Because cork production requires that trees be stripped of their bark but never cut down, the cork industry is carbon negative. As such, it can be used as a green alternative in a wide range of applications beyond wine. One way António plans to take his family’s business to new heights is with brand-new applications for the material.
Corticeira Amorim has invested heavily in research and development to this end, and even partnered with external researchers. “We have even created an internal ‘shark tank’ in order to bring up new ideas for the use of cork and make those viable,” he explains, adding that one promising new application it has identified is in the construction sector.

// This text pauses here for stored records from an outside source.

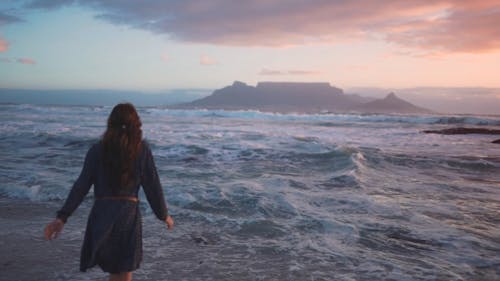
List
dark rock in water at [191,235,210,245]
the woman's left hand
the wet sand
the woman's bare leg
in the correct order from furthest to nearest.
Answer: dark rock in water at [191,235,210,245]
the wet sand
the woman's bare leg
the woman's left hand

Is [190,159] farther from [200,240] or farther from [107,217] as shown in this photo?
[107,217]

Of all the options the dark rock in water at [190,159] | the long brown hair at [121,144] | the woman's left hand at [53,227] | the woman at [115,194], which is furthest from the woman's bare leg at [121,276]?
the dark rock in water at [190,159]

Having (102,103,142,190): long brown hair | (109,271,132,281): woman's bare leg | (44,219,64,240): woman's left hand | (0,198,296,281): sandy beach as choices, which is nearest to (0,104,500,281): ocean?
(0,198,296,281): sandy beach

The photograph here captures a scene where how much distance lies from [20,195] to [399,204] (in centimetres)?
727

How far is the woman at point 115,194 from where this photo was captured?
2889 millimetres

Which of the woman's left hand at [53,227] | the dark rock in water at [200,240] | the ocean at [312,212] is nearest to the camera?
the woman's left hand at [53,227]

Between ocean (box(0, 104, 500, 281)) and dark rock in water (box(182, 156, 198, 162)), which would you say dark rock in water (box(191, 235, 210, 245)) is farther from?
dark rock in water (box(182, 156, 198, 162))

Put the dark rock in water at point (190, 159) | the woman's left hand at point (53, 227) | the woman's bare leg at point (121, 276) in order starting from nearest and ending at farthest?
the woman's left hand at point (53, 227), the woman's bare leg at point (121, 276), the dark rock in water at point (190, 159)

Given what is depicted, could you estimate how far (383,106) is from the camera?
10344cm

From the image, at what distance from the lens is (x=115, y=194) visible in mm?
2967

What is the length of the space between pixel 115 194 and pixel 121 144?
390 mm

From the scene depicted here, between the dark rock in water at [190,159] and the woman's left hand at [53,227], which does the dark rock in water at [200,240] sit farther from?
the dark rock in water at [190,159]

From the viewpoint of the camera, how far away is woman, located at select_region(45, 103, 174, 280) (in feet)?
9.48

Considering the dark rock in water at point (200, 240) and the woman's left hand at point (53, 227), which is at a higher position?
the woman's left hand at point (53, 227)
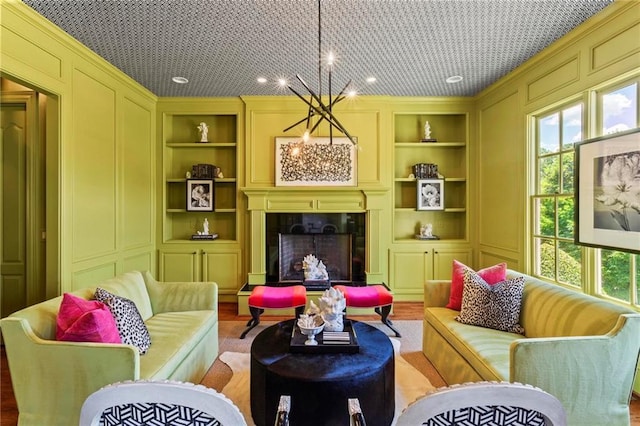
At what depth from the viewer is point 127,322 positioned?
2.01 meters

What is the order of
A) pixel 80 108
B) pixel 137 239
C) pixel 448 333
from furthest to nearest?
pixel 137 239 → pixel 80 108 → pixel 448 333

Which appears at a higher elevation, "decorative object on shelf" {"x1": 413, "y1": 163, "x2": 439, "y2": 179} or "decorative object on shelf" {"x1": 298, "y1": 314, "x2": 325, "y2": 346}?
"decorative object on shelf" {"x1": 413, "y1": 163, "x2": 439, "y2": 179}

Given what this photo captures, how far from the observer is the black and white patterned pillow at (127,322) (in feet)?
6.42

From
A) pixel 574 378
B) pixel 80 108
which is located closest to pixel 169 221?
pixel 80 108

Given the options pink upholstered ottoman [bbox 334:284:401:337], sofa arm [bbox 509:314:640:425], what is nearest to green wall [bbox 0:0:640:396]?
pink upholstered ottoman [bbox 334:284:401:337]

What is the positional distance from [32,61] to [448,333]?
3.91m

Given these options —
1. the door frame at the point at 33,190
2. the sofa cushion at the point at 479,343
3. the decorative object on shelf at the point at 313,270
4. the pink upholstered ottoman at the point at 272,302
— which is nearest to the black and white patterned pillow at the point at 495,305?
the sofa cushion at the point at 479,343

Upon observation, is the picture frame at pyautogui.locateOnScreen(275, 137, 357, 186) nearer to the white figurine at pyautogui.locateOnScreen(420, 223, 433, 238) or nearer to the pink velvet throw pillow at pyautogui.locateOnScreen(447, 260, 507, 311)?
the white figurine at pyautogui.locateOnScreen(420, 223, 433, 238)

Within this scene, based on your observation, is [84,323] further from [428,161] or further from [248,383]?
[428,161]

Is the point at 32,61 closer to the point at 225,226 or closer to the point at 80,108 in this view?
the point at 80,108

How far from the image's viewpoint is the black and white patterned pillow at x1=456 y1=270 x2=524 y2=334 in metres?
2.37

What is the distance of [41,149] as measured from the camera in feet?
10.3

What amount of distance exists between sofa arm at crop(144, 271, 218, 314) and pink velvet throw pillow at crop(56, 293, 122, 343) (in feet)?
3.02

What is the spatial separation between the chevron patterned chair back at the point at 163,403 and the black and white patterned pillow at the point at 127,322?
4.22ft
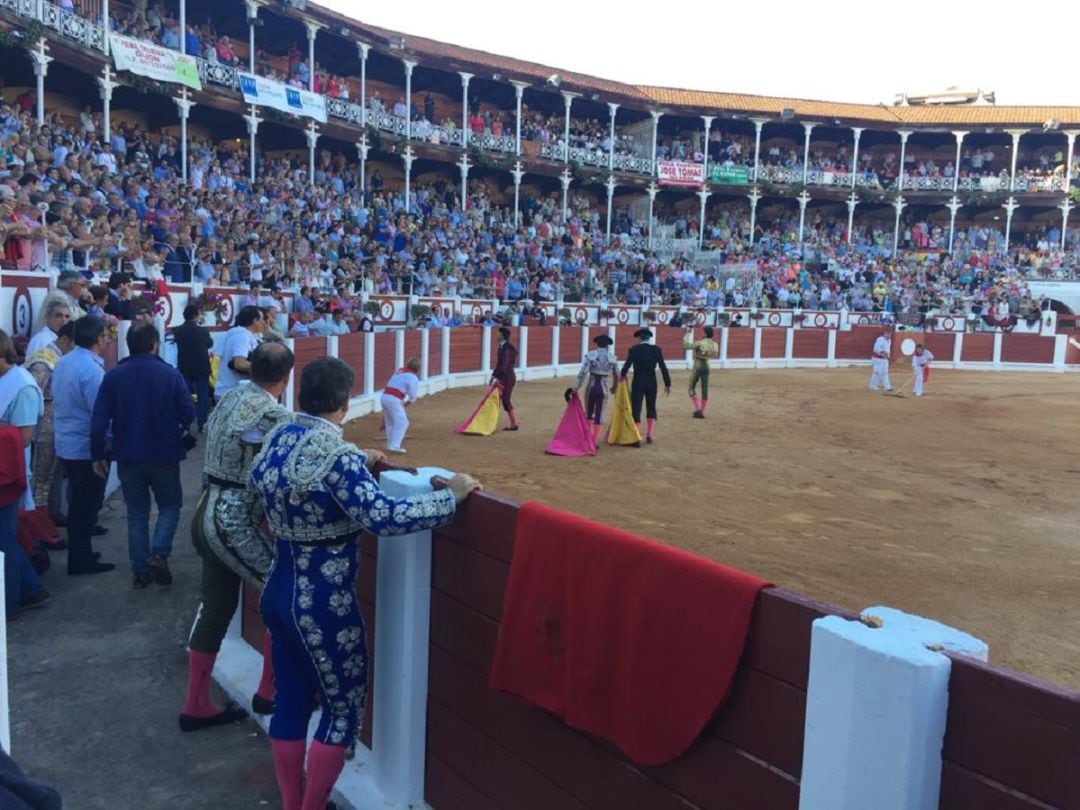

“The world wants to have more sustainable buildings. That demand can be met with construction materials made from cork, with interior decoration materials such as flooring, underlayment and anti-seismic and anti-vibration materials.”
However, its growth doesn’t depend solely on new applications. António expects to see a steady increase in wine consumption worldwide, especially in China and other Asian markets. As this consumption rises, the company aims to keep production sustainable with its natural corks.
Leaving a legacy
As major companies look to meet their sustainability targets, Corticeira Amorim is also positioning itself to be one of the names everyone thinks of when they think of green alternatives. It has already partnered with Nike to produce shoes made with cork.
To prepare for the anticipated growth spurt, the company intends to plant – and to influence others to plant – 50,000 hectares of new cork trees over the next decade. “These will be of a much higher density than the existing ones, which will allow us to have 35% more cork available for the next 70–80 years,” António says.
“Somebody planted cork trees, probably 100 years ago, so that we can have a business, and they believed in what we believe in. I think our legacy on this planet is at least to create the conditions to plant enough trees so future generations can benefit from this unique product.”